Algérie. 46e acte: la libération de 76 prisonniers d’opinion. Et un «nouveau gouvernement»…

Par Mustapha Benfodil

Alger, vendredi 3 janvier 2020: 46e acte du hirak et premier vendredi de la nouvelle année. Celle-ci est étrennée sous de bons auspices avec cette libération inespérée de 76 détenus, survenue la veille.

Le premier à ouvrir le bal était le héros incontesté du hirak et doyen des prisonniers politiques, le moudjahid Lakhdar Bouregaâ [âgé de 86 ans, ancien dirigeant de la wilaya IV], arrêté le 29 juin 2019. Aussi, ce 46e vendredi a-t-il des airs de fête. Même le soleil est de la partie.

11h45. Massés à proximité du café Eddy, sur la rue Didouche, et encadrés par un cordon de police, les premiers manifestants défilent en reprenant une vieille rengaine populaire dont ils ont adapté les paroles: «Essem’oû essem’oû ya ness, Abane khella oussaya, dawla madania, machi askaria (Ecoutez bien, Abane [lors du Congrès de la Soummam en août 1956] a laissé un testament, Etat civil, pas militaire).

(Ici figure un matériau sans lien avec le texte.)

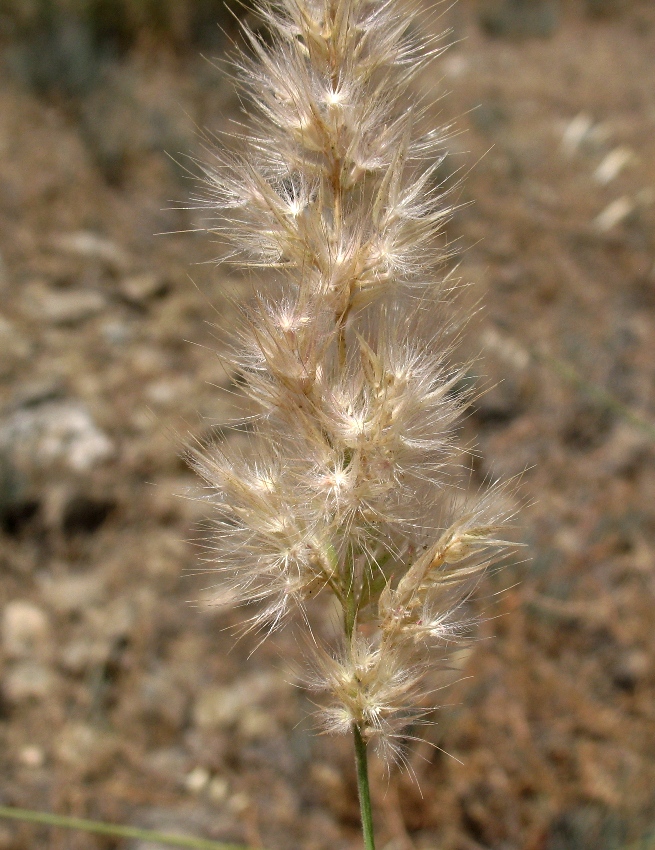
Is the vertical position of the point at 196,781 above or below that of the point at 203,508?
below

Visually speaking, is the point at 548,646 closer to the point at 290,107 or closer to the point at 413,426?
the point at 413,426

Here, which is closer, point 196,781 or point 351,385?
point 351,385

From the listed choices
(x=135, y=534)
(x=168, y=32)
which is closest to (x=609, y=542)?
(x=135, y=534)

On pouvait entendre aussi: «Les généraux à la poubelle, wel Djazaïr teddi l’istiqlal!» (et l’Algérie accédera à l’indépendance), «Enkemlou fiha ghir be silmiya, we ennehou el askar mel Mouradia!» (On poursuivra notre combat pacifiquement, et on boutera les militaires du palais d’El Mouradia). Le portrait de Abane est fièrement brandi, assorti de ce slogan: «Primauté du politique sur le militaire».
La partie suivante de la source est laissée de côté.